Ein anderes Problem ist, dass die Regierung (oder Putin selbst?) nicht annähernd so homophob sind wie sie drogenphob sind. Der einzige Unterschied zu Ländern in Süd-Ost-Asien ist, dass wir keine Todesstrafe haben. Aber eine 10-Jahres-Strafe für ein paar Gram von irgendwas ist absolut normal. Zehntausende Leute betrifft das. Fast die Hälfte aller Gefängnisinsassen in Russland sitzen wegen eines einzigen Artikels im Strafgesetzbuch ein.

Warum Chemsex immer noch so beliebt ist? Na, es ist eben Russland. Wenn Du ein paar Tausend Euro übrig hast, oder Du der Freund oder Sohn von jemandem bist – wirst Du NIE ins Gefängnis wandern…

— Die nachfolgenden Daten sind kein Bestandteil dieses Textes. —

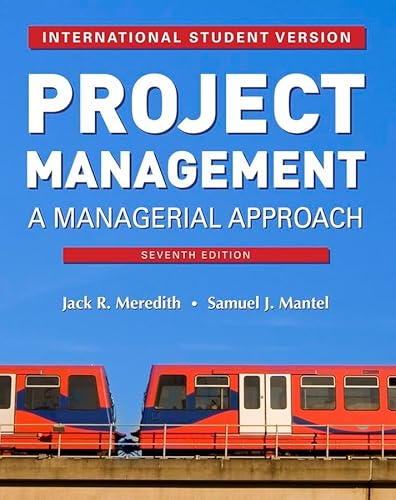 Beispielbild fr Project Management: A Managerial Approach zum Verkauf von ThriftBooks-Dallas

Ich bin mir sicher, dass der Prozentteil von kinky Typen und die Auswahl an Kinks in allen großen europäischen Städten - gleich ist. Und Moskau – die nach London und Istanbul mit 12 Millionen Einwohnern die größte Stadt in Europa ist – ist da keine Ausnahme. Es ist unsere Natur. Was Berlin für mich so besonders – und so unterschiedlich zu, sagen wir Wien oder Rom macht – ist seine Kultur.

Deshalb würde in Berlin nie jemand sagen „Fick' Dich, Du bist krank!" und Dich nicht blocken oder Dich aburteilen, nur weil Du etwas wie „Stehst Du auf Scat?" sagst. Deshalb kann ich in meiner Heimatstadt jeden BDSM Lover, auch wenn ich nicht wirklich sein Typ bin, damit anlocken, dass ich ihn nur ein Bild von meiner Gear schicke. Und das ist, wie ich finde, nach europäischen Standards, mehr als bescheiden.